** Assigned task **
Below are records to repeat exactly; do not include any pictures.

--- START ---

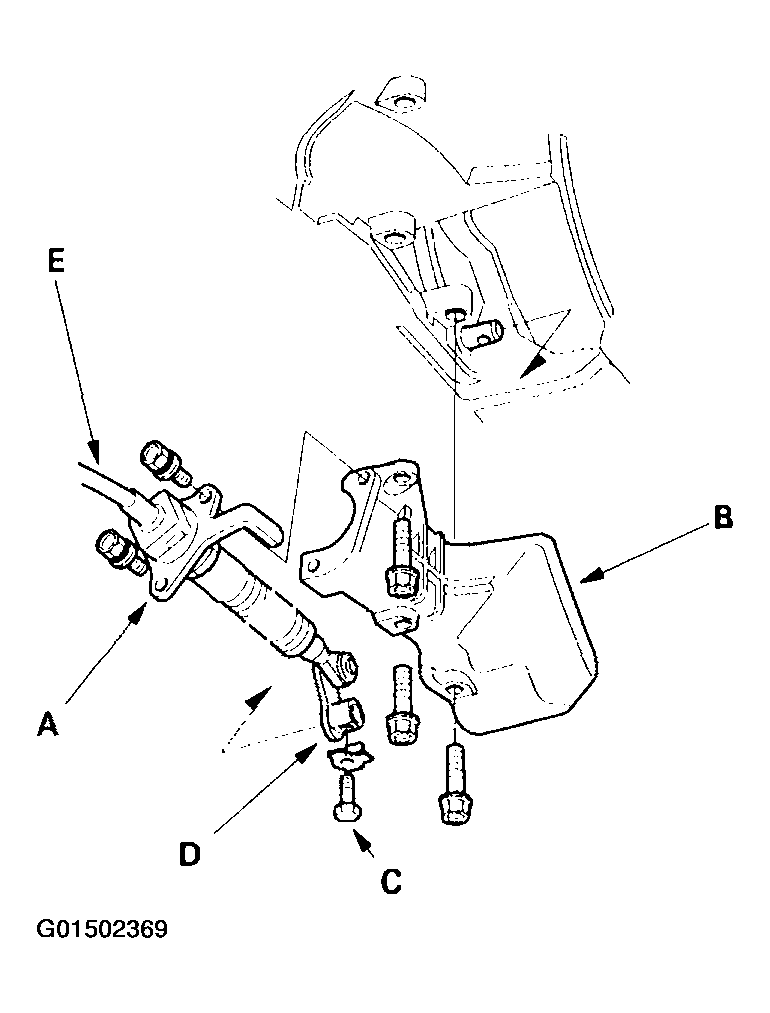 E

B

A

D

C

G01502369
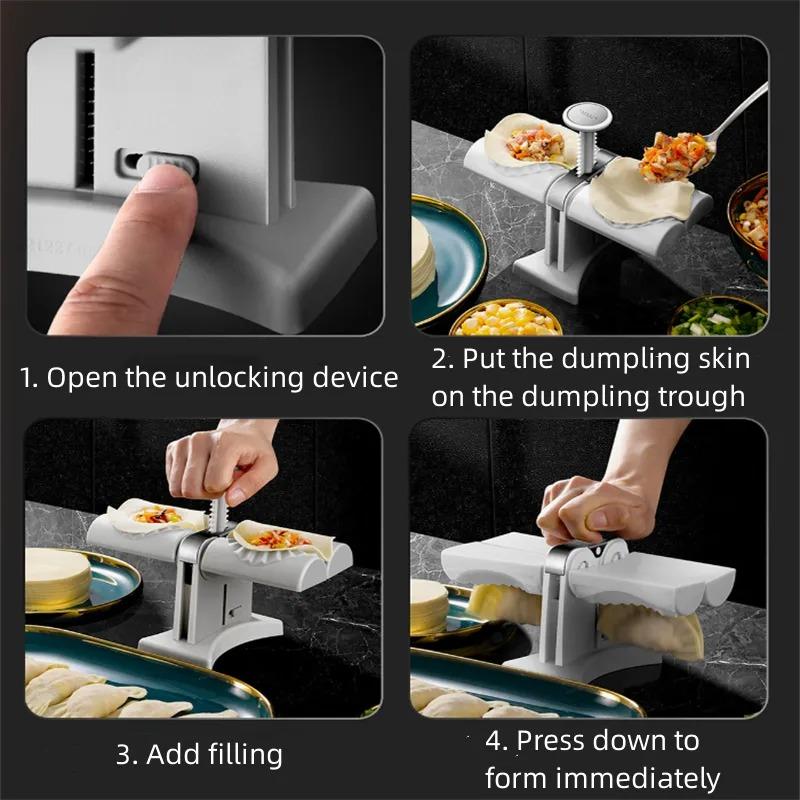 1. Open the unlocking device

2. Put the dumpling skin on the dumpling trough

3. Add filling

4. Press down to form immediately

--- END ---

** Problem solution **
 E

B

A

D

C

G01502369
 1. Open the unlocking device

2. Put the dumpling skin on the dumpling trough

3. Add filling

4. Press down to form immediately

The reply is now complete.